Sarah looked ultra-confident as usual. Was that just an act? Fiona doubted it; Sarah seemed to be good at everything.
Jezebel limped onto the field. She hadn’t been injured in that fight in the alley, so this was something new. Fiona wanted to speak with her about leaving Eliot alone-but Jezebel seemed to be doing that all by herself these last two weeks, so maybe it was better to have as little contact as necessary with the Infernal.
Amanda bounced on the field last, looking better than she ever had, her hair pinned up, and her face freshly scrubbed. . deflating only a little at the sight of the newly configured gym structure.
The boys then walked out.
Mitch was first.
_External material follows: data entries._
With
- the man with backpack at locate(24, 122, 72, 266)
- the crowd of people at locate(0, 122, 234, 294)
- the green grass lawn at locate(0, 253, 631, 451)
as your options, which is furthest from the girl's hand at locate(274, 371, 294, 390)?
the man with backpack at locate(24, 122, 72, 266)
His eyes instantly found Fiona and lit with delight. Fiona smiled back. She was looking forward to their rain-checked coffee study date (if they ever got a break in their schedules).
Jeremy jogged onto the grass after him. He mistook Fiona’s smile for him and waved to her.
What a jerk. He probably thought she liked him.
Robert was right behind Jeremy and took no notice of her.
Eliot came out last. He stopped and studied the new gym structure. He looked a little scared, as he had that first day. She hoped he was up for this.
She didn’t understand her brother. She never had, really, but this was a different level of not understanding. How could he fend off an army of shadow creatures almost single-handedly with Lady Dawn. . be so heroic one moment. . and then at times like now seem like her little brother, nerdy, vulnerable, so. . Eliot?
They gathered in a loose circle.
“First things first,” Jeremy said. “We need a Team Captain. We can’t ignore it.” He puffed out his chest, tried-and didn’t entirely fail-to look dashing.